Between U.S. 40 and N.A. 1, for example, Stewart wrote four books. One was based on talks he presented in Athens while he was a Fulbright Scholar; the second was a a small work about the first wagon party to make it through to California; the third, his only book for children; the fourth, his last novel.
American Ways of Life was the book based on his talks in Athens. (“American,” in the case of this book, meant United States American.) Stewart presented the essence of the way Americans lived in the post-World War II era in several chapters: habits of eating, dressing, drinking, celebrating holidays, religion – even sex. For American readers, it was a good overview of what we share as a national culture. For foreign readers, especially those doing business with Americans, or traveling here, the book was an invaluable guide to American dos and don’ts. It’s not one of his best-known, or most readable books; but it is a fine window into its era.
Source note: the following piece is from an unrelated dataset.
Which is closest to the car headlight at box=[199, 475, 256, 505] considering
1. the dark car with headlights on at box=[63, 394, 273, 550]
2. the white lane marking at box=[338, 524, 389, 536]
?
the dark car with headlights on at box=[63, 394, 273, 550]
By the early 50s, Stewart was researching the Westward Movement over the California Trail. In his usual passion for field research, he traveled much of the original trail accompanied by historians or geographers. (He first encountered the place he named “Sheep Rock” on one of his trail expeditions.) He also consulted books – especially the manuscripts of the pioneers which are held by the Bancroft Library. The one that particularly caught his eye was the oral history of Moses Schallenberger, a 18 year old boy who was a member of the first expedition to bring their wagons all the way to California – the Stevens Party. Schallenberger’s story was an especially gripping one – he was left alone near Donner Pass for 3 months, in a rough cabin, during a cold and seemingly endless winter. The two men who had volunteered to stay with him, and who had helped build a cabin at what is now known as Donner Lake, decided to head over the Pass. Moses was too weak to keep up with them – and in one of the great and moving moments of the Westward Migration, he encouraged them to leave him and head for the safety of the Sacramento Valley; and they, heading down the trail, turned and waved and said “Goodby Mose.” He survived, though, and was rescued. (The next year, that cabin would be used by the Breens, members of the ill-fated Donner Party.) Stewart turned this story into a small book printed by the University rather than a trade publisher. Then, thinking it over, he realized that with a teen-aged hero, it would make a perfect children’s book.
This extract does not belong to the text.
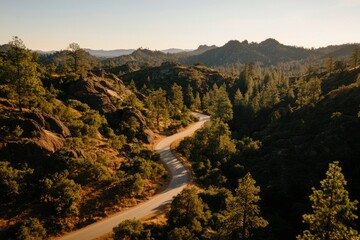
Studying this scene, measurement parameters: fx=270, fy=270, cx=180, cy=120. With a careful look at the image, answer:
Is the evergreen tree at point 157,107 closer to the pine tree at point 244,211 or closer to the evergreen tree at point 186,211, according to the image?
the evergreen tree at point 186,211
Stewart had written nothing for children. But he taught himself how to write for younger readers, who have more limited vocabularies than adult readers. The result was By Covered Wagon to California. The book was published in the popular Landmark Series – Number 42 – and enjoyed great success. It was republished 33 years later, in 1987, as The Pioneers Go West.
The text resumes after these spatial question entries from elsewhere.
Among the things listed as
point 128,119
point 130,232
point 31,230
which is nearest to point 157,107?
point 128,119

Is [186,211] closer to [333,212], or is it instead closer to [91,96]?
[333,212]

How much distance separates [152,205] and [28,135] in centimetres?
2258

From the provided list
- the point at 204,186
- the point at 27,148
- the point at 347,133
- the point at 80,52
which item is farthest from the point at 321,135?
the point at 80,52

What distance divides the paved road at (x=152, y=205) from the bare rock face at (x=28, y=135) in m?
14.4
His Fulbright year in Greece gave Stewart the chance to research the history of Greek City-States in their original settings. Since his mother had taught him how to read Greek when he was still in high school, Stewart could easily read the histories and manuscripts of ancient Greece. It gave him the idea for what would be his last novel, The Years of the City.
One of Stewart’s literary devices was the use of non-human characters as the protagonists of his novels. By the mid-1950s he’d used a storm, a fire, a place – and in Earth Abides – the ecosystem as protagonist. In this novel, the protagonist was an ancient Greek City state, the fictional Phrax.
The novel opens with the founding of Phrax by a boatload of colonists which includes a child who is the only survivor of the sack of another city. During the early years of Phrax, the city grows into a strong community of ethical, hard-working people. Citizens successfully defeat an enemy known as The Horde, in what might be called the city’s high-water mark.
Then, the city’s inhabitants sink slowly into laziness, selfishness, and materialism. The old values are forgotten. They are now ripe for conquest – and it comes, at first, from within. A contractor creates terrorist acts and blames them on “terrorists.” The “old money” gives control of Phrax to the contractor and his thugs, and sinks slowly into softness and decadence. When The Horde attacks again, the people of Phrax are not strong enough to defeat them. The city is sacked and burned to the ground, to pass into (fictional) history. The only survivor is a small boy who manages to hide on one of the town’s ships – and thus, the story has come full circle.
The book was not a success. Although Stewart felt its length was to blame I think it more likely that the dark descriptions of the decadence of the city and the contractor’s use of “terrorists” to make the people fearful hit too close to home. As it does, and it should, today, as once again we hear of “terrorists,” and contractors benefit mightily from the wars that follow.